Their early life in Canada was difficult. Although they’d smuggled money out of Iraq, the cost of starting over was high. A basement apartment was home, the kind of housing that Yazi observes, “If there was a fire, we probably would’ve been dead.” When she was in junior high school, Yazi’s family moved out of what she calls “the immigrant quadrant” and into an upper middle-class neighborhood and built their first home.

Yazi is proud of her family’s trajectory. “We went from riches in Iraq to rags, to middle class, and back to riches. We worked hard and were good with money. It wasn’t luck.” She credits much of her success to a traditional Iraqi upbringing. Her parents were strict, with high standards. “Their raising us Iraqi is why I’m so successful: good with money, a strong work ethic. They showed us you can come from something to nothing to something.”
When Yazi was 22, she moved to the US with her family, seeking a warmer climate. An H1B visa allowed her to legally work as a teacher in an alternative school, although the restaurant job she took to supplement her income was not legal under the terms of her visa. While waiting for her green card, she taught in Arizona and New York, before settling in San Diego, home to the third largest Chaldean community in the world. Today she is a US citizen and a successful real estate investor.

Decades after fleeing the country of her birth, Yazi is grateful to have escaped the scars of war that haunt many of her countrymen.
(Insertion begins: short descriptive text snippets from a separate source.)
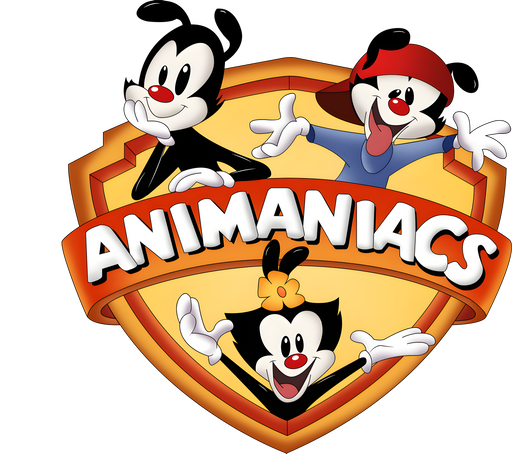 Logo for Animaniacs by Besli - SteamGridDB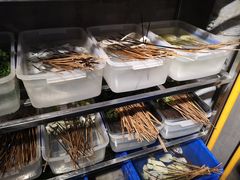 -钢管厂五区小郡肝串串香(奥克斯广场锦城万达店)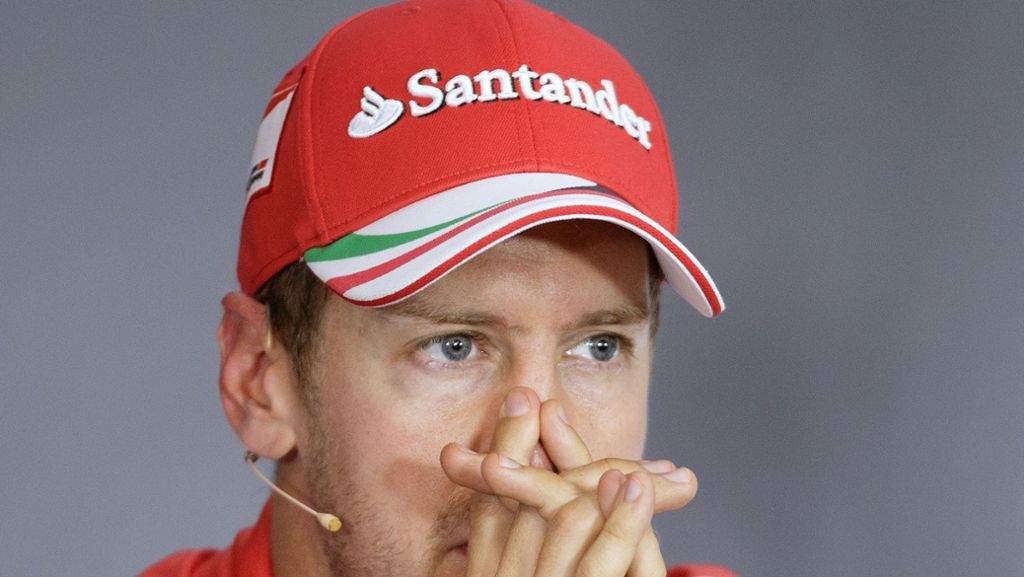 Kommentar zur Formel 1: Vettel sollte das Gas rausnehmen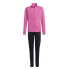 Chandal adidas Essentials Big Logo Niña Rosa
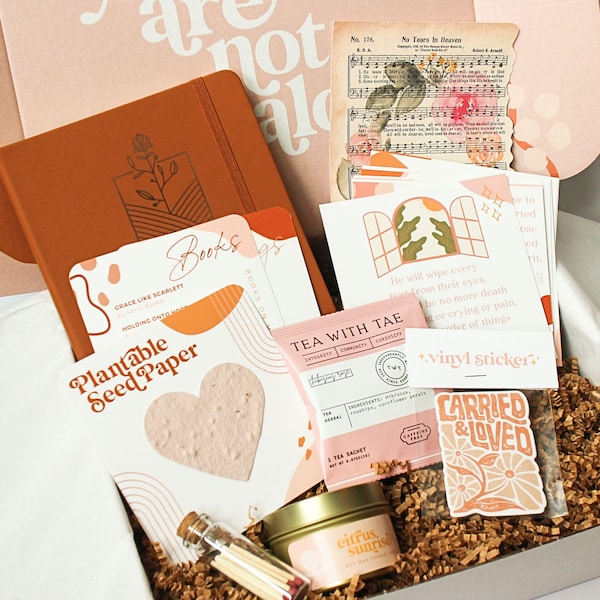 Miscarriage Care Package, Pregnancy Loss Gift, Miscarriage Gift, Grief Care Package, Bereavement Gift, Grieving Mom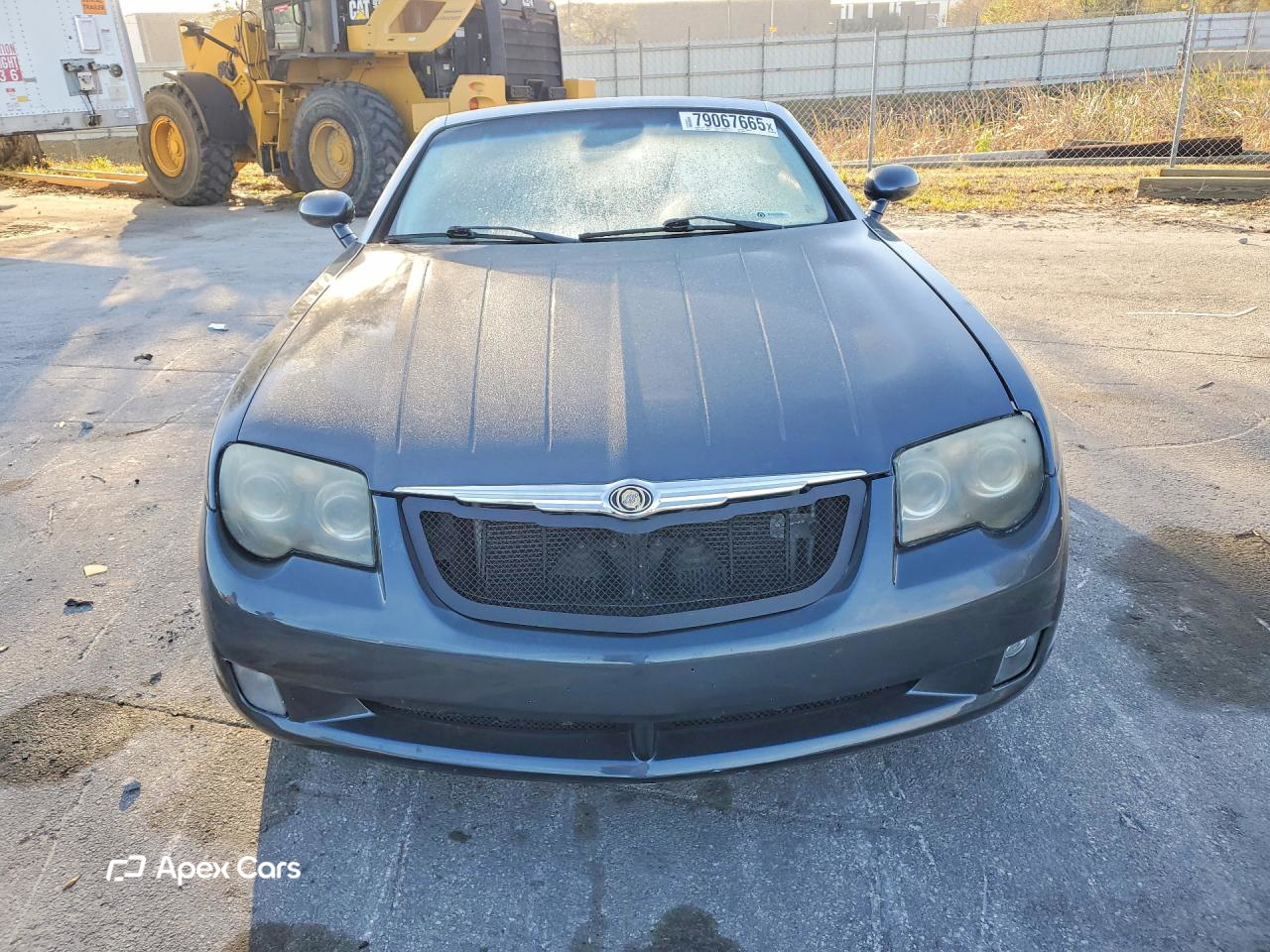 Chrysler Crossfire 2006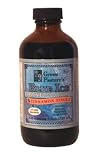 Green Pasture Blue Ice Cod Liver Oil Cinnamon Tingle Liquid - 8 Fl Oz. (237ml) = 118 Servings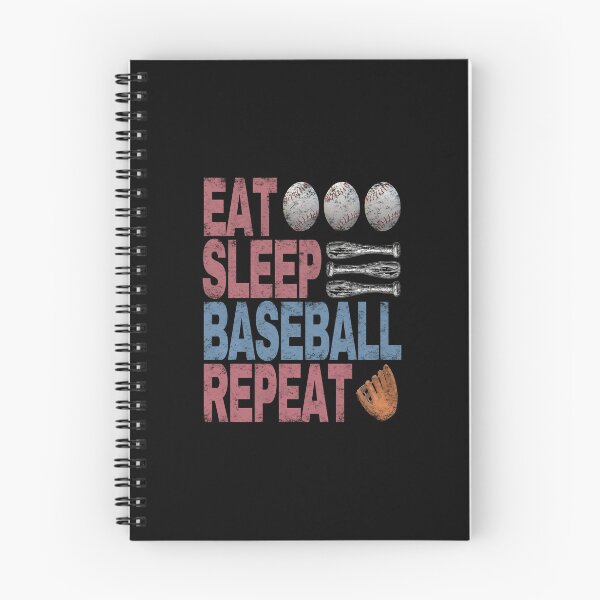 Item preview, Eat Sleep Baseball Repeat. #2 designed and sold by EunsooLee.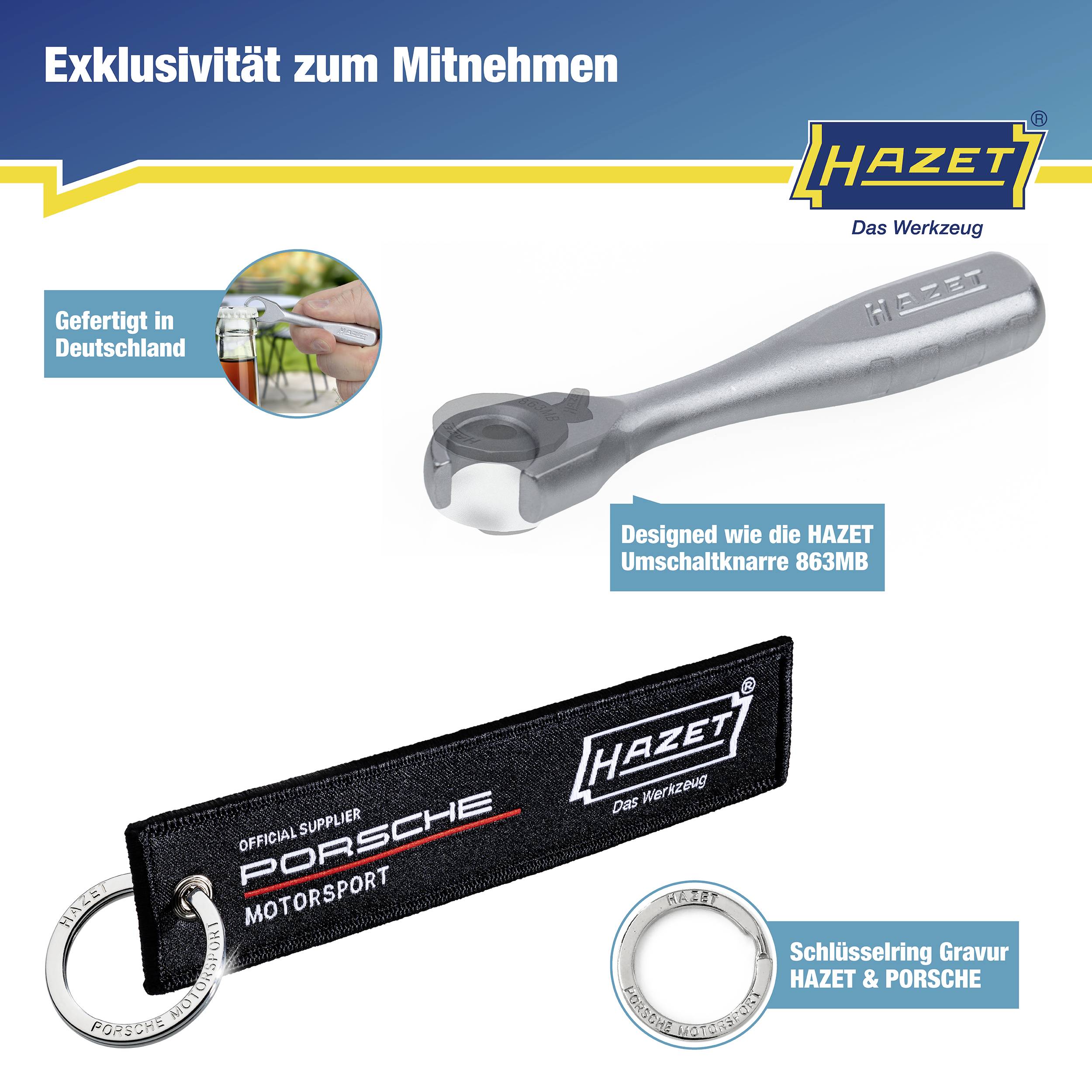 Hazet Werkzeug Adventskalender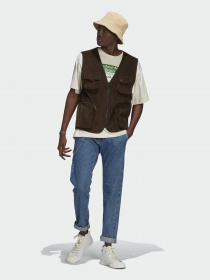 Футболки і поло Adidas STAN SMITH модель GQ8873 Фото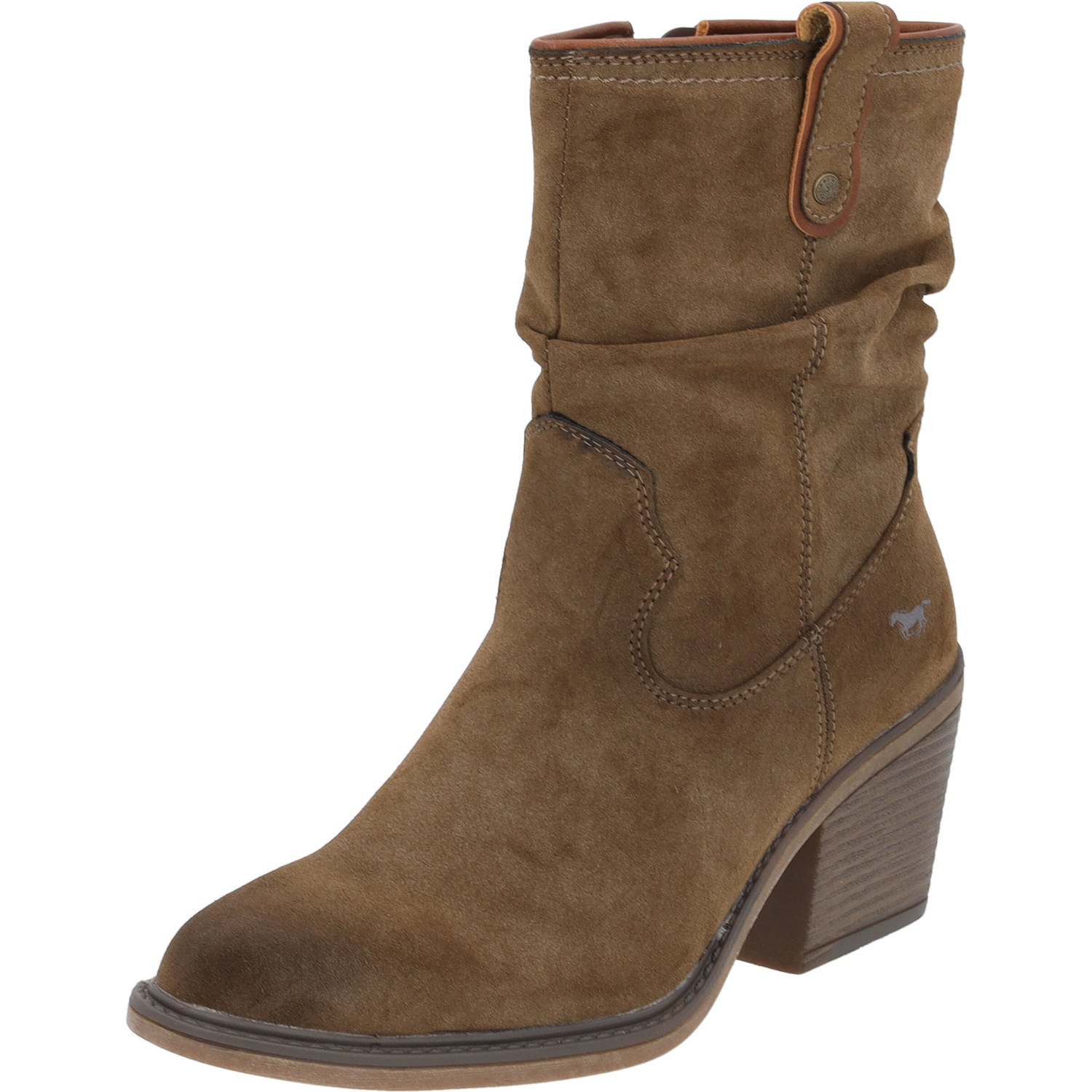 Mustang 1479501, Stiefeletten, Damen, braun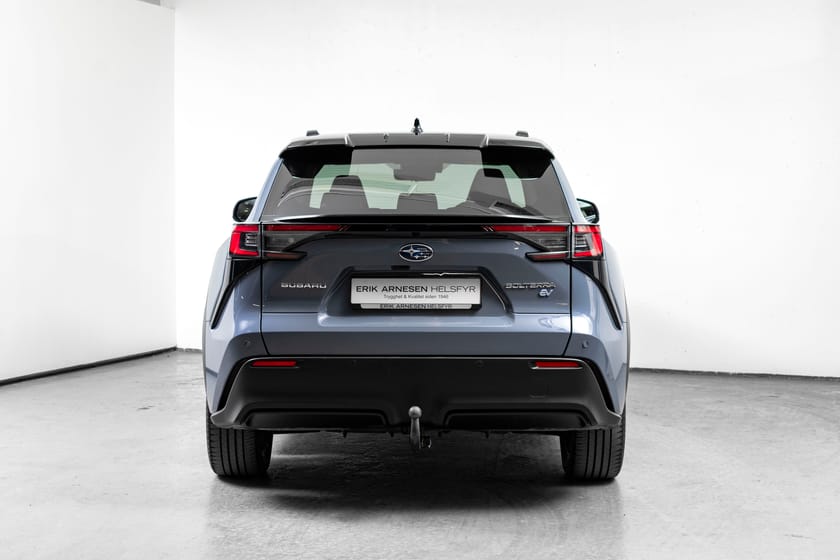 Bilde 5 av Subaru Solterra AWD/Skinn/Panorama/360° kamera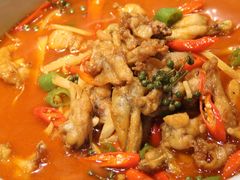 馋嘴牛蛙-天福苑(崇宁路店)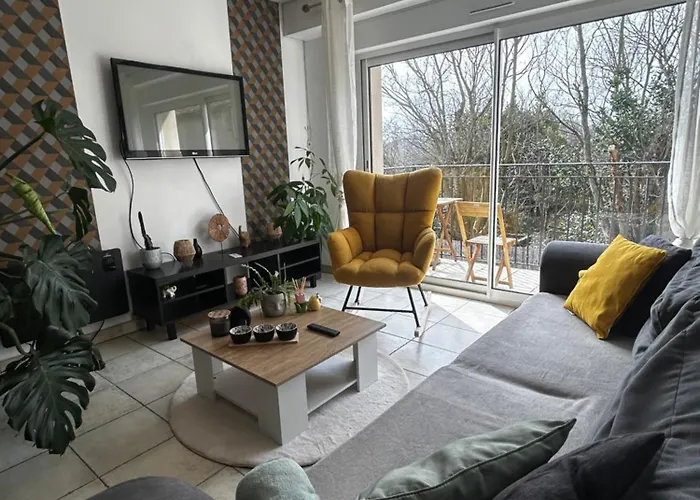 Photo de Maison cosy - Entre les deux collines Saint-Michel-sur-Savasse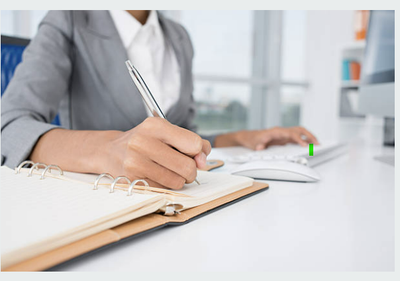 Executive Administrative Support - Silver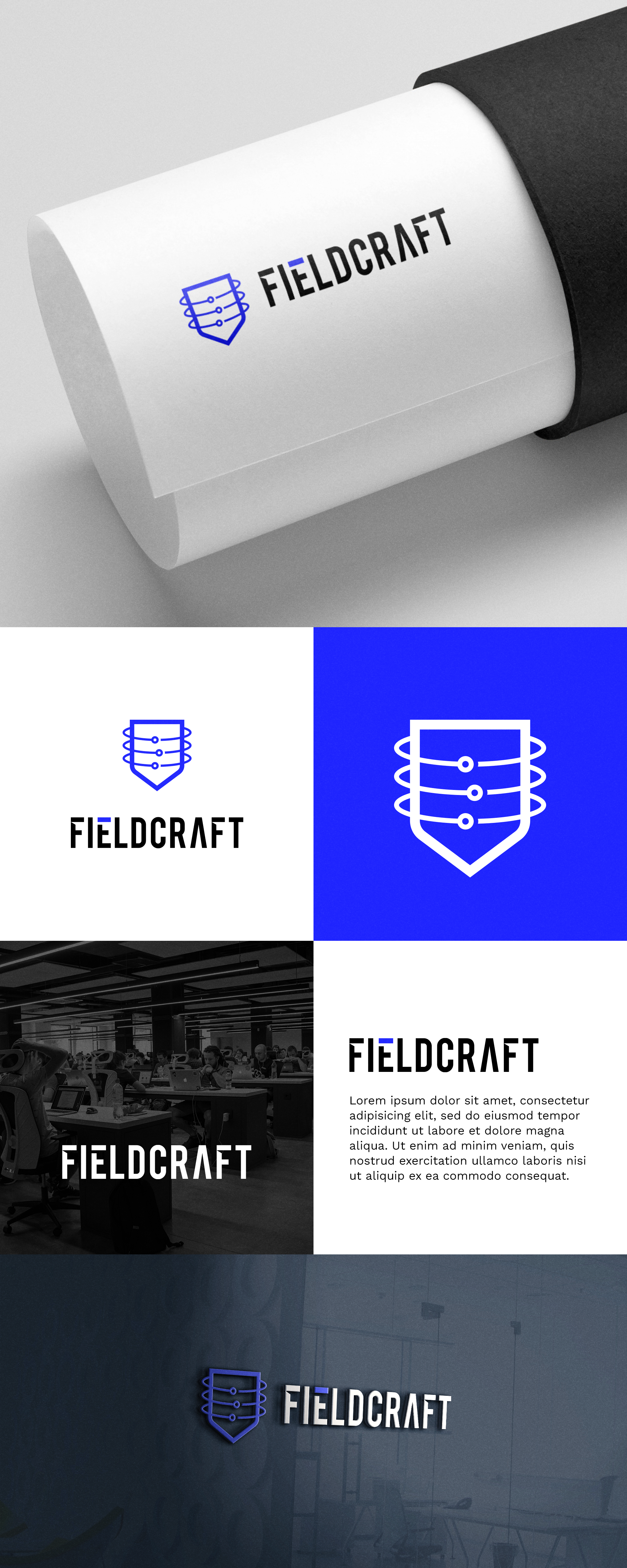 Diseño de Logo por Oleksandr Tovarkov para este proyecto | Diseño #31503559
Her views on US involvement in Iraq are conflicted. “I used to be 100% on board, but ISIS never would have happened if Saddam Hussein were alive. Crazy people like that need a dictator to keep order.”

Yazi is thankful for the opportunities that living in the US afforded her and her family. She knows that while luck played a part, grit and determination were instrumental to her family’s success.

“No one is responsible for you. You’re responsible for yourself. Work and make something of yourself. No one owes you anything. You have to earn things; that way you’ll appreciate them.”